> **Records supplied**
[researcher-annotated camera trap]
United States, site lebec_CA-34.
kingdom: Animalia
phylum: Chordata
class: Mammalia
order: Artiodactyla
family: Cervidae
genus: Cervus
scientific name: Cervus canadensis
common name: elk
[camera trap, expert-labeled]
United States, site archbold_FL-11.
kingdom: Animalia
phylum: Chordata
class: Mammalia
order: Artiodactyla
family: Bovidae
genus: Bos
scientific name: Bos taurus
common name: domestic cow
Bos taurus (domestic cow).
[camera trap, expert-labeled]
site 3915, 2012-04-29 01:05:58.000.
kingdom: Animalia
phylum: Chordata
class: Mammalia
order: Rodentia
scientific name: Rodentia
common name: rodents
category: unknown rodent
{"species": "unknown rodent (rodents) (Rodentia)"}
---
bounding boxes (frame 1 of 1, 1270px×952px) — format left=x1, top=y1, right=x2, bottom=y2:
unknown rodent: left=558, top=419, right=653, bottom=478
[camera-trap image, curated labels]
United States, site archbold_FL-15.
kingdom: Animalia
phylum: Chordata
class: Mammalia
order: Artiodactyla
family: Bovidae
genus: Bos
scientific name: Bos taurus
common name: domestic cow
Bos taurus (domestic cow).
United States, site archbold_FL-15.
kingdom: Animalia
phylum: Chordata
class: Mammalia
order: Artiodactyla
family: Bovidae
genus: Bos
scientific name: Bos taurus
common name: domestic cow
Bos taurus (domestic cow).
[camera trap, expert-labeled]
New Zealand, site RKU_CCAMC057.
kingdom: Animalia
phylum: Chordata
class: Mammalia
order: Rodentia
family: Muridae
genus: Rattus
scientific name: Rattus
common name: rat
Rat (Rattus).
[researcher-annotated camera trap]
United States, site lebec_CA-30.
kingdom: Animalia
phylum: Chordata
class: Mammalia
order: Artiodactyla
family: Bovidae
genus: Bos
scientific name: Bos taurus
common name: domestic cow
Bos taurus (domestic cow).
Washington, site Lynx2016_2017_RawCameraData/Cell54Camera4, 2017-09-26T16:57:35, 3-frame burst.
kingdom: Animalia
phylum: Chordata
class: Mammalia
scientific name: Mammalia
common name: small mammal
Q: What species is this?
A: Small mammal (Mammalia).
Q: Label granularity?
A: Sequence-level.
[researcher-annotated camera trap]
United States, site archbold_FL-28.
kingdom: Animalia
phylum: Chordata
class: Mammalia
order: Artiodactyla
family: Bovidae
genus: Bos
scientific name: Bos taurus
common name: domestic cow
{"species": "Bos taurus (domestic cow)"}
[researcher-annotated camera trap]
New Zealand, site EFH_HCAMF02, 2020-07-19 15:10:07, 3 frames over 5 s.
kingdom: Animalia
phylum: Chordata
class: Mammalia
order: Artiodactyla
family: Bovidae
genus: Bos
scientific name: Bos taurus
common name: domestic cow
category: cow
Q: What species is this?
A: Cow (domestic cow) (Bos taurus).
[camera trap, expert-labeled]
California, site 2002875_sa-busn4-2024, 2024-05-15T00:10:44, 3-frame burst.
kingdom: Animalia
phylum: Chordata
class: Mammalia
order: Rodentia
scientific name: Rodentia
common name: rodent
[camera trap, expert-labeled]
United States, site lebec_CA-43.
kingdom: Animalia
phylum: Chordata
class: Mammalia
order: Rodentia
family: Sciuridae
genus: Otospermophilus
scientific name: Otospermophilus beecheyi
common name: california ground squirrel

> **Problem**
Would you write out the full set of records above without alteration?

> **Written response**
[researcher-annotated camera trap]
United States, site lebec_CA-34.
kingdom: Animalia
phylum: Chordata
class: Mammalia
order: Artiodactyla
family: Cervidae
genus: Cervus
scientific name: Cervus canadensis
common name: elk
[camera trap, expert-labeled]
United States, site archbold_FL-11.
kingdom: Animalia
phylum: Chordata
class: Mammalia
order: Artiodactyla
family: Bovidae
genus: Bos
scientific name: Bos taurus
common name: domestic cow
Bos taurus (domestic cow).
[camera trap, expert-labeled]
site 3915, 2012-04-29 01:05:58.000.
kingdom: Animalia
phylum: Chordata
class: Mammalia
order: Rodentia
scientific name: Rodentia
common name: rodents
category: unknown rodent
{"species": "unknown rodent (rodents) (Rodentia)"}
---
bounding boxes (frame 1 of 1, 1270px×952px) — format left=x1, top=y1, right=x2, bottom=y2:
unknown rodent: left=558, top=419, right=653, bottom=478
[camera-trap image, curated labels]
United States, site archbold_FL-15.
kingdom: Animalia
phylum: Chordata
class: Mammalia
order: Artiodactyla
family: Bovidae
genus: Bos
scientific name: Bos taurus
common name: domestic cow
Bos taurus (domestic cow).
United States, site archbold_FL-15.
kingdom: Animalia
phylum: Chordata
class: Mammalia
order: Artiodactyla
family: Bovidae
genus: Bos
scientific name: Bos taurus
common name: domestic cow
Bos taurus (domestic cow).
[camera trap, expert-labeled]
New Zealand, site RKU_CCAMC057.
kingdom: Animalia
phylum: Chordata
class: Mammalia
order: Rodentia
family: Muridae
genus: Rattus
scientific name: Rattus
common name: rat
Rat (Rattus).
[researcher-annotated camera trap]
United States, site lebec_CA-30.
kingdom: Animalia
phylum: Chordata
class: Mammalia
order: Artiodactyla
family: Bovidae
genus: Bos
scientific name: Bos taurus
common name: domestic cow
Bos taurus (domestic cow).
Washington, site Lynx2016_2017_RawCameraData/Cell54Camera4, 2017-09-26T16:57:35, 3-frame burst.
kingdom: Animalia
phylum: Chordata
class: Mammalia
scientific name: Mammalia
common name: small mammal
Q: What species is this?
A: Small mammal (Mammalia).
Q: Label granularity?
A: Sequence-level.
[researcher-annotated camera trap]
United States, site archbold_FL-28.
kingdom: Animalia
phylum: Chordata
class: Mammalia
order: Artiodactyla
family: Bovidae
genus: Bos
scientific name: Bos taurus
common name: domestic cow
{"species": "Bos taurus (domestic cow)"}
[researcher-annotated camera trap]
New Zealand, site EFH_HCAMF02, 2020-07-19 15:10:07, 3 frames over 5 s.
kingdom: Animalia
phylum: Chordata
class: Mammalia
order: Artiodactyla
family: Bovidae
genus: Bos
scientific name: Bos taurus
common name: domestic cow
category: cow
Q: What species is this?
A: Cow (domestic cow) (Bos taurus).
[camera trap, expert-labeled]
California, site 2002875_sa-busn4-2024, 2024-05-15T00:10:44, 3-frame burst.
kingdom: Animalia
phylum: Chordata
class: Mammalia
order: Rodentia
scientific name: Rodentia
common name: rodent
[camera trap, expert-labeled]
United States, site lebec_CA-43.
kingdom: Animalia
phylum: Chordata
class: Mammalia
order: Rodentia
family: Sciuridae
genus: Otospermophilus
scientific name: Otospermophilus beecheyi
common name: california ground squirrel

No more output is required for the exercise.